All participants will undergo an evaluation including two self-administered
instruments (*Test Your Memory* and *Self-Administered Gerocognitive
Examination*) and a standardised assessment for cognitive impairment by a
general practitioner (GP), including a Mini Mental State Examination (MMSE). In
addition, a quality of life and depressive symptom questionnaire (SF-36 and
CES-D) will be filled out. All participants suspected of cognitive impairment
(on either cognitive test instrument or the GP assessment) and a random sample
of 30% of participants without suspicion of cognitive impairment will be
referred to the memory clinic in the UMCU, where a medical examination,
neuropsychological examination and MRI will be performed. At the memory clinic
the main outcome (i.e. presence or absence of cognitive impairment) will be
determined, defined as a clinical diagnosis of either mild cognitive impairment
(MCI) or dementia. These diagnoses will serve as reference standard. Based on
the reference standard the outcome of the cognitive test instruments will be
classified as true or false positive and true or false negative and the
diagnostic accuracy of the cognitive test instruments, separate and combined,
will be examined.
The results will be communicated to the GP and patients according to a
predefined protocol. In case of a diagnosis of cognitive impairment the GP is
suggested to adjust the diabetes regimen.

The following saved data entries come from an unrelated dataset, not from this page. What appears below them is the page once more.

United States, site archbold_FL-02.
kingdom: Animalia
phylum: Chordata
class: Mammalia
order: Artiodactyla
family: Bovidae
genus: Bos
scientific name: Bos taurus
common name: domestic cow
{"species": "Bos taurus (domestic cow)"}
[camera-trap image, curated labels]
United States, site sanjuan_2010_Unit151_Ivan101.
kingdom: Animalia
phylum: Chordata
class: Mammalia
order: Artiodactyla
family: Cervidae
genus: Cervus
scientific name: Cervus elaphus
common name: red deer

After six and twenty-four months a
follow-up questionnaire will be sent to the patient to assess the impact of the
study on the quality of life and depressive symptomatology of patients.

There are no health risks associated with the procedures and techniques used.
A diagnosis of MCI or, even more so, dementia can have substantial impact on
patients and their relatives. Nevertheless, it is important to emphasize that
these diagnoses can only be established if the patient and/or the relatives
themselves express serious cognitive complaints. Hence, although the patient
or relatives might be in denial, the diagnosis will generally not come as a
surprise. Often the diagnosis will help to understand the cause of complaints
and insecurities that have already bothered people for a long time.
The diagnosis of dementia or MCI will be established according to
internationally accepted criteria, at a specialist clinic. In this setting the
risk of false positive dementia diagnosis is minimal. In case of doubt, no
diagnosis will be established, and the patient will be offered a reevaluation
after 6 to 12 months.
The results of the study will contribute to an earlier detection of cognitive
impairment in patients with T2DM and thus help to improve treatment for these
patients in the future. Direct implementation of this diagnostic procedure in
all general practices in the Netherlands or abroad seems feasible.